Ancak CBT’deki spekülasyonlar hem kanıtsızdır, hem de bir tek hücreli canlının nasıl olup da çok hücreli bir canlıya dönüşebileceği sorusuna en küçük bir cevap dahi vermemektedir. CBT, sadece, tek hücreli canlıların gerçekleştirdiği, yemek yeme, sindirme, dışarı atma, üreme gibi yaşamsal faaliyetlerinin bir süre sonra birlikte çalışan çok hücre tarafından paylaşılmaya başlandığına dair bir masal anlatmakta, ancak tek bir kanıt dahi gösterememektedir.
Bir “çok hücreli organizma”da hücreler değişen oranda entegrasyon ve bağımsızlık ortaya koyarlar. Çok hücreli organizmaların gelişimi hücresel özelleşme ve işbölümüyle gerçekleşir. Hücreler bir işlem üzerinde verimli hale gelir ve yaşamın gereklilikleri için diğer hücrelere bağımlıdırlar.
Örneğin insan vücudu tek bir hücreden meydana geldiği halde 200’ü aşkın farklı dokuya sahiptir ve her birindeki hücreler farklı görevler yerine getirir.
Çok hücreli organizmalar, hücrelerin özel bir haberleşme sistemi, özel bir hücresel ağ içinde birleştiği, özelleşmiş organizmalardır. Çok hücrelilik, basit bir sayısal çokluk değil, yüksek seviyede işlevsellik ve komplekslik ortaya koyan özel bir tasarımdır.

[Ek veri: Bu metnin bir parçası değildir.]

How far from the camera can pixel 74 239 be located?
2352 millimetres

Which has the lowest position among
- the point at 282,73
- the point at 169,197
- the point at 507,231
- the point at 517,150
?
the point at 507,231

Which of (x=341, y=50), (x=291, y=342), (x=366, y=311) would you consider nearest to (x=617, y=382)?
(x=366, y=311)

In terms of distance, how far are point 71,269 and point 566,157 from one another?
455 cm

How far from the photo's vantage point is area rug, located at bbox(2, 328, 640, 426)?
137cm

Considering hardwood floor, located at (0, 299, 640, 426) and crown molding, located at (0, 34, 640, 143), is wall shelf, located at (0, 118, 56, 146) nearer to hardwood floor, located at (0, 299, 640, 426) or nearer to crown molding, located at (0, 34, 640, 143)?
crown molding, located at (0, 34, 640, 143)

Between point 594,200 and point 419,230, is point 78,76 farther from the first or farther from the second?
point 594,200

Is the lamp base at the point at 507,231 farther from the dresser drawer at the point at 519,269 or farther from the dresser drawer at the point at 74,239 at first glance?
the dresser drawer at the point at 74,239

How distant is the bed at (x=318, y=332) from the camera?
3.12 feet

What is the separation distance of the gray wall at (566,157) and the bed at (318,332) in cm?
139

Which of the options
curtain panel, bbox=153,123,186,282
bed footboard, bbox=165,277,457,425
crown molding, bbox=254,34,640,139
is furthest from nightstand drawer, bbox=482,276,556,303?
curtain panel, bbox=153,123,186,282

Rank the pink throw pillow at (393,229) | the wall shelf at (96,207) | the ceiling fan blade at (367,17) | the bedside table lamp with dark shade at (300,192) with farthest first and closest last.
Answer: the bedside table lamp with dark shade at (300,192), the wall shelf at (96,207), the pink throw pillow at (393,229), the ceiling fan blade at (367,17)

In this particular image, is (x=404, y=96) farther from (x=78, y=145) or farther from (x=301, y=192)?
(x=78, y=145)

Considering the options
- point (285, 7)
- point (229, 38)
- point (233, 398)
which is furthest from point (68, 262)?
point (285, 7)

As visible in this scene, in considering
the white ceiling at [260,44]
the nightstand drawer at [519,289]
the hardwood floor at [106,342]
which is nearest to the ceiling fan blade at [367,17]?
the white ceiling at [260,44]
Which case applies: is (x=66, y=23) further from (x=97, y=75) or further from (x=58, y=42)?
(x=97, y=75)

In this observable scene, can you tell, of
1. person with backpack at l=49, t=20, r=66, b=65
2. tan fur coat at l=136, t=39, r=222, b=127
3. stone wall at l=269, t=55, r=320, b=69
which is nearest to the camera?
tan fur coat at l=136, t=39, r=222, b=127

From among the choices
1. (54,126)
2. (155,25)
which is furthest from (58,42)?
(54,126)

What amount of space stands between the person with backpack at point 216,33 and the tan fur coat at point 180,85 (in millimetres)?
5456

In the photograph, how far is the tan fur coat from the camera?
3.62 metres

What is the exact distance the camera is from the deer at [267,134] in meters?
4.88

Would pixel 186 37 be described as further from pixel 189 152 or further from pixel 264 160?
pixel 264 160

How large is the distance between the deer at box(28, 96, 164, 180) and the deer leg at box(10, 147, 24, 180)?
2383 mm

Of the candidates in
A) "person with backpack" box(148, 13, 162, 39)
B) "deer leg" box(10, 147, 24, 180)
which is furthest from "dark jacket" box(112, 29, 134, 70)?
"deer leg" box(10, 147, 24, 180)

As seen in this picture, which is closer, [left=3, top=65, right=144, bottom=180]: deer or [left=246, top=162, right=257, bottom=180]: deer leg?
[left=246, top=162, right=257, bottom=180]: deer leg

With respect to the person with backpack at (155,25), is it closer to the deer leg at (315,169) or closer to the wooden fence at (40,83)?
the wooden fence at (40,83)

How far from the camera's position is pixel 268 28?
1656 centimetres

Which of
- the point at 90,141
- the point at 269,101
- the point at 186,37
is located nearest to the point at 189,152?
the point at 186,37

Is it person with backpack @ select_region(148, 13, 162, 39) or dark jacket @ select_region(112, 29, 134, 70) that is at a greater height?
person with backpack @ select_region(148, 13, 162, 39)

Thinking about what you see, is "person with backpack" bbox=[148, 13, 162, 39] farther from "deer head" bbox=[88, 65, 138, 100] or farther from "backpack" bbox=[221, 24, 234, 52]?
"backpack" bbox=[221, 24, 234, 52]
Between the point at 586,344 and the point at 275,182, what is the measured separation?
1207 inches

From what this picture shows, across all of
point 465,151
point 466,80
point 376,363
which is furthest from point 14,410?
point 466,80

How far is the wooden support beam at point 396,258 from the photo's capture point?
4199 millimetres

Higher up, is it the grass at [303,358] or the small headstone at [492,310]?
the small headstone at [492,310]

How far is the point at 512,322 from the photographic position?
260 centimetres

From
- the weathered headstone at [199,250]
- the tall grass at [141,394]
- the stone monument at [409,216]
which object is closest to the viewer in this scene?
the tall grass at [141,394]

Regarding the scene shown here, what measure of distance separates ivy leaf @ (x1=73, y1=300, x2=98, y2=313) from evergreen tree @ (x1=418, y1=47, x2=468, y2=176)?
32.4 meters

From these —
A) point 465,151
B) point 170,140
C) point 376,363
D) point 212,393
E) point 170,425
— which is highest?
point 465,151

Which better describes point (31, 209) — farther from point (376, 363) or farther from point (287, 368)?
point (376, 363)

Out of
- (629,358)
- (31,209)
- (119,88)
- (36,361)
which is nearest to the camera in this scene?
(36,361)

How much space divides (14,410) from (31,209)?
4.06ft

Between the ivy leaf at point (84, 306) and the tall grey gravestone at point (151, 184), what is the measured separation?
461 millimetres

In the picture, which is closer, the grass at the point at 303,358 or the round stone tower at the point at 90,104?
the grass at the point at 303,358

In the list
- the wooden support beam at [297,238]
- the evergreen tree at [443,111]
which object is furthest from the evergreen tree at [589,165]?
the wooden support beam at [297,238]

Tüm bu işlemlerin yürütülmesinde ortak bir bilinç görülmektedir. Şuursuz hücrelerin böyle bir sistemi rastgele biraraya gelerek oluşturamayacakları açıktır. Çok hücreli organizmaların kökeni ancak bilinçli tasarımla, yani yaratılışla açıklanabilir.
Nitekim tek hücreliler ile çok hücreliler arasında hiçbir ara form yoktur: Canlı dünyada sadece tek hücreli canlılar ve binlerce, onbinlerce hücrenin organize ve özelleşmiş biçimde çalışmasıyla yaşayan çok hücreli canlılar vardır. İki, üç, dört, beş hücrenin biraraya gelip bir canlı organizma oluşturduğu hiç gözlemlenmemiştir. Böyle bir yaşam formu canlı dünyada olmadığı gibi fosil kayıtlarında da yoktur. Zaten Darwinizm”e göre “kendi bencil varlıkları” için yaşaması gereken tek hücrelilerin, biraraya gelip yeni bir organizma meydana getirmelerinin bir mantığı da yoktur.
Kısacası çok hücrelilerin kökeni evrim teorisi açısından tümüyle karanlıktadır. Dünyadaki iklim koşulları hakkında spekülasyon yaparak bu karanlıktan kurtulmak ise mümkün değildir.
CBT’ye tek hücrelilerle çok hücreliler arasındaki farklılığın evrimle açıklanmasının mümkün olmadığını kabullenmesini ve hayali spekülasyonlara dayalı senaryolardan vazgeçmesini tavsiye ediyoruz.